• [Exercise task] Arrange the item lines from the line containing "Which of the candidates" up to and including the line containing "1.24 meters" as a Markdown table with the columns Row and Line text, numbering each row and skipping blank lines.

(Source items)
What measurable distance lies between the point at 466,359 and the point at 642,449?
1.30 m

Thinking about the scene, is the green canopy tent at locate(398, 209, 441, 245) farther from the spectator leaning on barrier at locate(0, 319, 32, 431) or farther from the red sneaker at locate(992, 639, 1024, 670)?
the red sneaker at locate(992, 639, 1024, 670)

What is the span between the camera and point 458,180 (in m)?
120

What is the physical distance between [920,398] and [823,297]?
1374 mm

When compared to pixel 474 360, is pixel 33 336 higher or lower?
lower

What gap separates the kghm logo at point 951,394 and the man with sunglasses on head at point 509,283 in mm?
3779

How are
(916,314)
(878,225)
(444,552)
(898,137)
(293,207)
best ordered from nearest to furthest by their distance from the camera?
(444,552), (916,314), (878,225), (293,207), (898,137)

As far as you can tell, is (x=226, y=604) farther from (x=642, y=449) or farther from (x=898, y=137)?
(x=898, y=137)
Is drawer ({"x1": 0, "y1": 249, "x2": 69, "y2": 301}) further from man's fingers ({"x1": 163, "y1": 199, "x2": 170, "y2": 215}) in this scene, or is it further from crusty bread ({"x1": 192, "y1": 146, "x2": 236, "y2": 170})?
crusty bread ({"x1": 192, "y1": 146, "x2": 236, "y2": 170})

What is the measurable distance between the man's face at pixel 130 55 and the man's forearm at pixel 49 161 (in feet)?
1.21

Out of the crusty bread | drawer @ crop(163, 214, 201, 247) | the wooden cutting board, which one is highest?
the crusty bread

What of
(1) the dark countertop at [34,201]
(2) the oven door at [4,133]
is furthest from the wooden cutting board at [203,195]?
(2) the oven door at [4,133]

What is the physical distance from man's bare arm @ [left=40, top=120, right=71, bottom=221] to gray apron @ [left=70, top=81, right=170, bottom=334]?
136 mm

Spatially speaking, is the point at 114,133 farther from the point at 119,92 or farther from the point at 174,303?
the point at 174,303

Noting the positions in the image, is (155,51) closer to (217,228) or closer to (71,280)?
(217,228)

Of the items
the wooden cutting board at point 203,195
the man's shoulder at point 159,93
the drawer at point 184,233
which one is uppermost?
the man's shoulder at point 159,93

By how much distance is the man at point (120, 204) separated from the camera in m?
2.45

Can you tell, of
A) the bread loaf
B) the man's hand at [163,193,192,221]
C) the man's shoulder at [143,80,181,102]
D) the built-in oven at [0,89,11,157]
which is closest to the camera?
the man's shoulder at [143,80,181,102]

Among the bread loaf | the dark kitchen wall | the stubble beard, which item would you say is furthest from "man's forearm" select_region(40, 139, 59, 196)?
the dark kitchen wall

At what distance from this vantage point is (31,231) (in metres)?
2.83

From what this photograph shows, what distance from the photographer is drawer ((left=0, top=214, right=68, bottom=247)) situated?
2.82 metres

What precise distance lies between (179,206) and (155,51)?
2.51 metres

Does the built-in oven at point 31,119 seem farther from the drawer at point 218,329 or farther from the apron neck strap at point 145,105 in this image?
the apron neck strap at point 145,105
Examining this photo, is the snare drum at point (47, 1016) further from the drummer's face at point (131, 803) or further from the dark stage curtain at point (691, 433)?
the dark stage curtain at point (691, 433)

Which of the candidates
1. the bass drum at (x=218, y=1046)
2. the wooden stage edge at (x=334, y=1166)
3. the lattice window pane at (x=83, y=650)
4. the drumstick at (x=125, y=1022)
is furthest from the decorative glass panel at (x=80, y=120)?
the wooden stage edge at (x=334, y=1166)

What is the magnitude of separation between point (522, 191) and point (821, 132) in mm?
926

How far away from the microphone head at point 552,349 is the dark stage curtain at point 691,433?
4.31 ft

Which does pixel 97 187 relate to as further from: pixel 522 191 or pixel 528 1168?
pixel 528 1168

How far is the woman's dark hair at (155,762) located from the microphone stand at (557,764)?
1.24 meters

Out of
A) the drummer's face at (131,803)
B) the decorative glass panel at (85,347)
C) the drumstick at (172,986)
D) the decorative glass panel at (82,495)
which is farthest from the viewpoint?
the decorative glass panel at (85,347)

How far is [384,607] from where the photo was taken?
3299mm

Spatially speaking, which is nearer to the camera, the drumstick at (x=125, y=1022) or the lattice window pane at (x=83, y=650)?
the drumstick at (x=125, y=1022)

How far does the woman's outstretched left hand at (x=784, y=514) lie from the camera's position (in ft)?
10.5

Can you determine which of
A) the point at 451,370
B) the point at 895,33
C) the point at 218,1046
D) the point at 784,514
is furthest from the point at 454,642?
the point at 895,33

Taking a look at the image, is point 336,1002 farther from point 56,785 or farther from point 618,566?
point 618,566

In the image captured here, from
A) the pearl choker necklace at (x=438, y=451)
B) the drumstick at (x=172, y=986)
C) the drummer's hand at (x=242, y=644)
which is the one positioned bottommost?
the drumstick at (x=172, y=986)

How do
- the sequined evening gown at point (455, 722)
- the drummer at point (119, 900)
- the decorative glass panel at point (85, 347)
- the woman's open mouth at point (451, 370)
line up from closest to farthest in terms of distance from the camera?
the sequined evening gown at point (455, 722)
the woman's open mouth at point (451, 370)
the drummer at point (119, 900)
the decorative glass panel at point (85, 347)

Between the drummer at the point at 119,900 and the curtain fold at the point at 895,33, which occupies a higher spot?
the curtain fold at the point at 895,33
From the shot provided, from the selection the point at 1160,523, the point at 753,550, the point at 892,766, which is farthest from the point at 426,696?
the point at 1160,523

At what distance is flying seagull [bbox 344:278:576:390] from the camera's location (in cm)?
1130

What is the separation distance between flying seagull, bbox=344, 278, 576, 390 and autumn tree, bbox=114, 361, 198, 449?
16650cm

• [Exercise result]
| Row | Line text |
|---|---|
| 1 | Which of the candidates |
| 2 | 1. the bass drum at (x=218, y=1046) |
| 3 | 2. the wooden stage edge at (x=334, y=1166) |
| 4 | 3. the lattice window pane at (x=83, y=650) |
| 5 | 4. the drumstick at (x=125, y=1022) |
| 6 | is furthest from the decorative glass panel at (x=80, y=120)? |
| 7 | the wooden stage edge at (x=334, y=1166) |
| 8 | What is the magnitude of separation between point (522, 191) and point (821, 132) in mm? |
| 9 | 926 |
| 10 | How far away from the microphone head at point 552,349 is the dark stage curtain at point 691,433? |
| 11 | 4.31 ft |
| 12 | Which does pixel 97 187 relate to as further from: pixel 522 191 or pixel 528 1168? |
| 13 | pixel 528 1168 |
| 14 | How far is the woman's dark hair at (155,762) located from the microphone stand at (557,764)? |
| 15 | 1.24 meters |